Мы знали Салтыкова главным образом в литературных его отношениях, и в этом случае, мне кажется, лучшей для него характеристикой может служить то удивительное единодушие, какое высказали все писавшие о нем сотрудники. Не могу не привести нескольких строк из воспоминаний своих бывших товарищей, как для того, чтобы показать их сходство, так и для того, чтобы избежать повторений.

Н. К. Михайловский говорит, что Салтыков часто был резок, раздражителен, несдержан в выражениях, и что внешность его только усиливала это впечатление: резкая перпендикулярная складка между бровей на прекрасном открытом лбу, сильно выпуклые глаза, сурово и как-то непреклонно смотревшие прямо в глаза собеседнику, грубый голос, угрюмый вид, “но иногда это суровое лицо все освещалось такою почти детски добродушной улыбкой, что даже люди, мало его знавшие, но попадавшие под свет этой улыбки, понимали, какая наивная и добрая душа кроется под его угрюмой внешностью. О тех, кто его близко знал, нечего и говорить. Он не мог не поворчать в разговоре с кем бы то ни было… но все знали, что это только воркотня и что в конце концов она ничем не отзовется на деле и действительных отношениях… Это был истинно добрый человек, всегда готовый помочь нуждающемуся словом и делом. Мелких же чувств мстительности, подозрительности, соперничества в нем не было даже самых слабых следов”.

А. М. Скабичевский сообщает: в обществе ходили баснословные слухи о мнимых суровости, жестокости и даже бранчивости, с какими Салтыков будто бы обращался с людьми не только близкими, но и совершенно незнакомыми, которых в первый раз видел. Вследствие этих слухов начинающие авторы, впервые являвшиеся к нему, сильно потрухивали и робели.

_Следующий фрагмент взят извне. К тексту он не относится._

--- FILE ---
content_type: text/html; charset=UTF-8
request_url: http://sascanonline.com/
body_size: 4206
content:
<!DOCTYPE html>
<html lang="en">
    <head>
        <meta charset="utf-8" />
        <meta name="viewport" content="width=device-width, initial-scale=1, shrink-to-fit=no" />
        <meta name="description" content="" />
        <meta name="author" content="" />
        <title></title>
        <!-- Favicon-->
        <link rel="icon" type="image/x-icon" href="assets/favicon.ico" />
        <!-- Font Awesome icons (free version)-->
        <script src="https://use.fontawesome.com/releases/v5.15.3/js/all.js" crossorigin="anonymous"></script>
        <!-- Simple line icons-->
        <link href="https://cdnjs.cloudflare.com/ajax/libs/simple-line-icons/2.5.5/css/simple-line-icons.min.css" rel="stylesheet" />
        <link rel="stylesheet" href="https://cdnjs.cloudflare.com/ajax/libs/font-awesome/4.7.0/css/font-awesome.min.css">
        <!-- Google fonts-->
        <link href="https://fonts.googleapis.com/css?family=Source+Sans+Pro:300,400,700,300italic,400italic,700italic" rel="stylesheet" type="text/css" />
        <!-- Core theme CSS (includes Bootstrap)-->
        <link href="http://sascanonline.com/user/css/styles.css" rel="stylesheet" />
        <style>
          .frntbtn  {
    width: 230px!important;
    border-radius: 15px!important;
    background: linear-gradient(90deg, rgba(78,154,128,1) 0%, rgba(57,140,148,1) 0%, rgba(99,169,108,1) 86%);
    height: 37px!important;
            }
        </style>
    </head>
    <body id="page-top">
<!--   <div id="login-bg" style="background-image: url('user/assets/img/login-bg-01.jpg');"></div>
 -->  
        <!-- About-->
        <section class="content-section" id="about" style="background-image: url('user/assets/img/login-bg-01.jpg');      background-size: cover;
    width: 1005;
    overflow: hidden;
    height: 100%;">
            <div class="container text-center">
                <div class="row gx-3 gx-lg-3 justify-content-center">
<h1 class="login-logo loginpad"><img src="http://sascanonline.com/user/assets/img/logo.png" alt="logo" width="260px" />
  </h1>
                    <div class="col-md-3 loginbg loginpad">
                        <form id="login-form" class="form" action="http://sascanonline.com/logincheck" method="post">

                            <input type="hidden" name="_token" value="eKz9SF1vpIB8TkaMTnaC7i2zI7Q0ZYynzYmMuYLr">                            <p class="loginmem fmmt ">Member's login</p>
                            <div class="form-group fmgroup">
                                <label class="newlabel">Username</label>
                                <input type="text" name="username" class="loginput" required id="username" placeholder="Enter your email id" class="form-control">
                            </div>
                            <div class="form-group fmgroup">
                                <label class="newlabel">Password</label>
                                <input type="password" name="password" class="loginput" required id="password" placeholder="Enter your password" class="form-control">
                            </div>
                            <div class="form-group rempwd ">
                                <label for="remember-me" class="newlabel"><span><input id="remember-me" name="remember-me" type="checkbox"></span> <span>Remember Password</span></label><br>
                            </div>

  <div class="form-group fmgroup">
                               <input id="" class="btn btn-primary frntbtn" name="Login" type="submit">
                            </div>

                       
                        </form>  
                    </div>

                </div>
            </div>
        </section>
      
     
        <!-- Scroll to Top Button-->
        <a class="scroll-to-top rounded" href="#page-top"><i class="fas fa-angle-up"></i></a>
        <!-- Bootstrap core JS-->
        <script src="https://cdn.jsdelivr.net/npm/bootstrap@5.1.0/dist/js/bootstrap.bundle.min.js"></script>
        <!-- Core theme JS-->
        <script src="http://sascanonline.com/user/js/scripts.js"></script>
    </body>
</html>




“Но эти слухи крайне преувеличены. Действительно, его лицо носило по большей части суровое и несколько даже мрачное выражение, и в нервном голосе очень часто слышались ноты болезненной раздражительности, что могло пугать каждого непривычного человека. Но все это не мешало ему быть человеком, в сущности, крайне добрым, с мягким сердцем и даже нежным сердцем, неспособным отказывать в чем-либо людям и вообще оставаться безучастным к их нуждам”. “Часто случалось, – говорит он дальше, – что к нему обращались за авансом сотрудники, забравшие немало уже денег и потерявшие, по-видимому, всякое право на новые авансы. Салтыков выходил из себя в таких случаях. Грозный голос его начинал раздаваться по всем комнатам редакции: “Это невозможно! – кричал он. – Это черт знает что такое!.. Мы и без того роздали безвозвратно до 30 тысяч! Что же с нами будет, наконец, чем же это кончится?” и т. д. И кончалось всегда тем, что… он брал лист бумаги и писал ордер в контору о выдаче сотруднику суммы, которую тот просил”.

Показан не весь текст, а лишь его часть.